Keywords: knee, scheduling, triage, surgical risk, predictive modeling
Each year, billions of individuals worldwide suffer from musculoskeletal complaints, and millions of Americans visit the orthopaedic surgeon’s office with a musculoskeletal complaint.4 In 2012 alone, nearly 50 million orthopaedic surgery–related visits occurred in the United States, ranking orthopaedic visits fifth among all types of visits, behind only general and family practice, pediatrics, internal medicine, and obstetrics and gynecology.2 St Sauver and colleagues9 reported that musculoskeletal complaints as a whole (including osteoarthritis, joint pain, and back pain) were cited as the reason for seeking a doctor’s appointment in over 57% of patients.
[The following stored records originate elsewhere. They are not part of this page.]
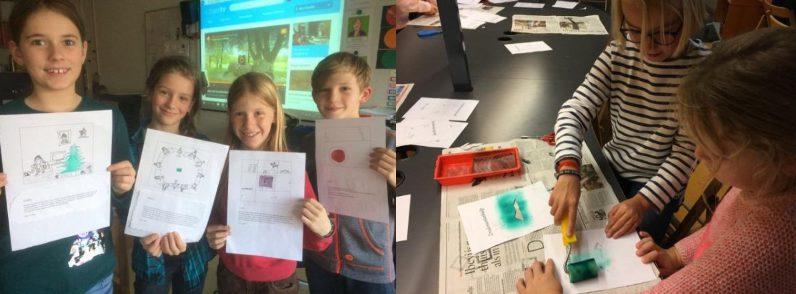 Jenaplanschool De Zevensprong en Stichting Taalvorming LeerlijnenLab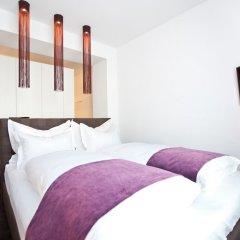Отель Goodman'S Living Берлин комната для гостей фото 4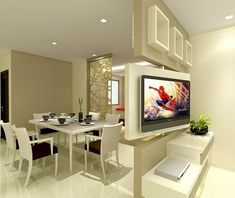 Living/Dining – rotatable TV feature wall that allows the view from both living & dining. Living/Dining – rotatable TV feature wall that allows the view from both living & dining. Living Room Partition, Room Partition Designs, Living Room Tv, Tv Wall Design, Design Case, House Design, Design Design, Tv Stand Room Divider, Tv Feature Wall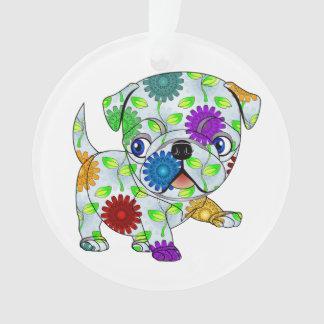 Mops-Kreis-Verzierung Ornament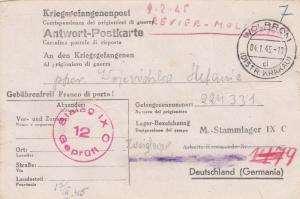 GG: 4.1.1945 Wolbrom an Stalag IX C, Kriegsgefangenenpost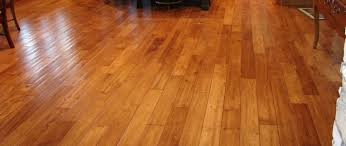 Hardwood Floors Houston Houston Hardwood Flooring Contractor Call 832 881 7112 Today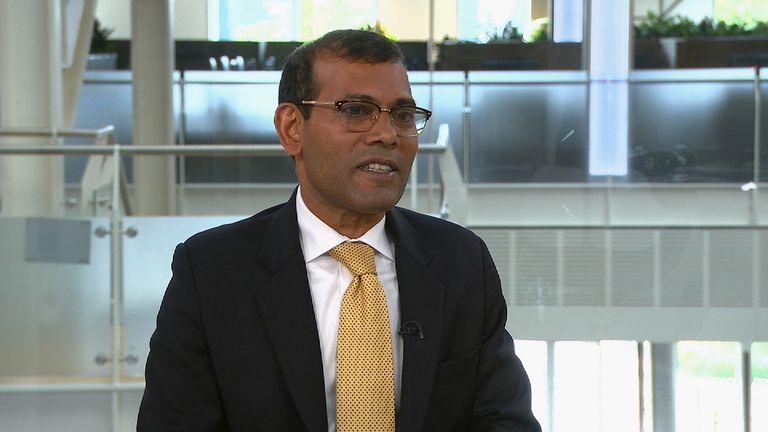 Former president of the Maldives Mohamed Nasheed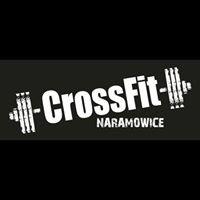 CrossFit Naramowice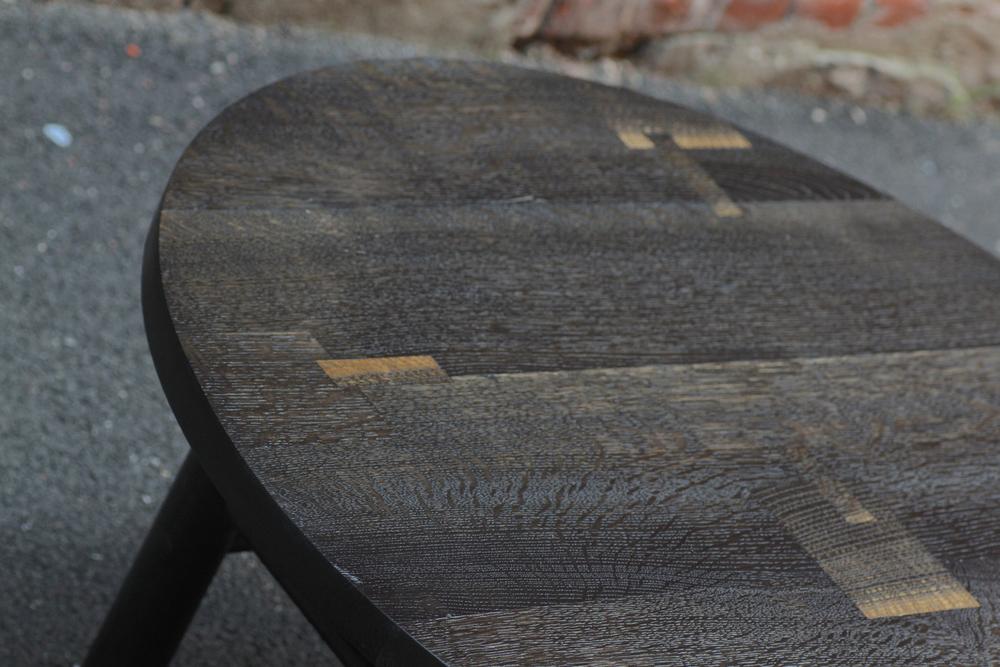 oxy oak round 2.jpg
In 2012, knee symptoms alone were the seventh-most common reason for visiting the doctor’s office (including all specialties), listed as the principal reason for the patient’s visit in over 14 million encounters.1 When we consider the reason for visiting an orthopaedic surgeon specifically, the burden of knee complaints is magnified, as knee-related issues were the most common reason given by patients for visiting an orthopaedic surgeon.2 As the population continues to age and as access to care improves, we can and should expect the demand for orthopaedic care to continue to grow. For example, in 2014 more than 1 in 4 American adults reported joint pain lasting longer than 3 months.3
Orthopaedics not only represents a large portion of office visits, but it also makes up a significant portion of surgical interventions. As of 2012, procedures involving muscles and tendons ranked second among all ambulatory surgical procedures performed in community hospitals, whereas surgical procedures related to orthopaedics (excluding those involving the spine) represented 17.8% of all ambulatory surgical procedures.11
Thus, there is not only a large demand for orthopaedic attention but also an equally imposing demand for the surgical expertise of orthopaedic surgeons. Despite the number of operations performed however, the majority of patients seeking an appointment for a musculoskeletal complaint are treated nonoperatively. While primary care physicians can sometimes gauge the severity of a patient’s complaint and appropriately refer him or her to a surgical or nonsurgical provider, at least 47% and up to 60% of the 50 million orthopaedic office visits that occurred in 2012 took place without a referral from a primary care physician.1 This finding indicates that a huge number of patients are left to assess the severity of their condition and seek appropriate attention from a surgical or nonsurgical provider by themselves.
Aside from any assurance that the provider with which patients have been scheduled is appropriate with respect to subspecialty (upper extremity, hip/knee, foot/ankle, etc), patients undergo no formal method of triage to ensure that those with the highest likelihood of needing surgical intervention are seen by surgeons and those with very little chance of requiring an operation are seen by nonoperative providers. As a result, those with the highest likelihood of needing surgery are given the same priority as those who are almost guaranteed to need no such intervention. Consequently, those patients with little likelihood of needing surgery may fill up the appointment slots of surgical providers, while those who have a greater chance of requiring a surgical intervention are delayed by seeing a nonsurgical specialist, only to be evaluated, diagnosed, and then referred to a surgical colleague. Both instances are frustrating, time consuming, and costly for all parties involved.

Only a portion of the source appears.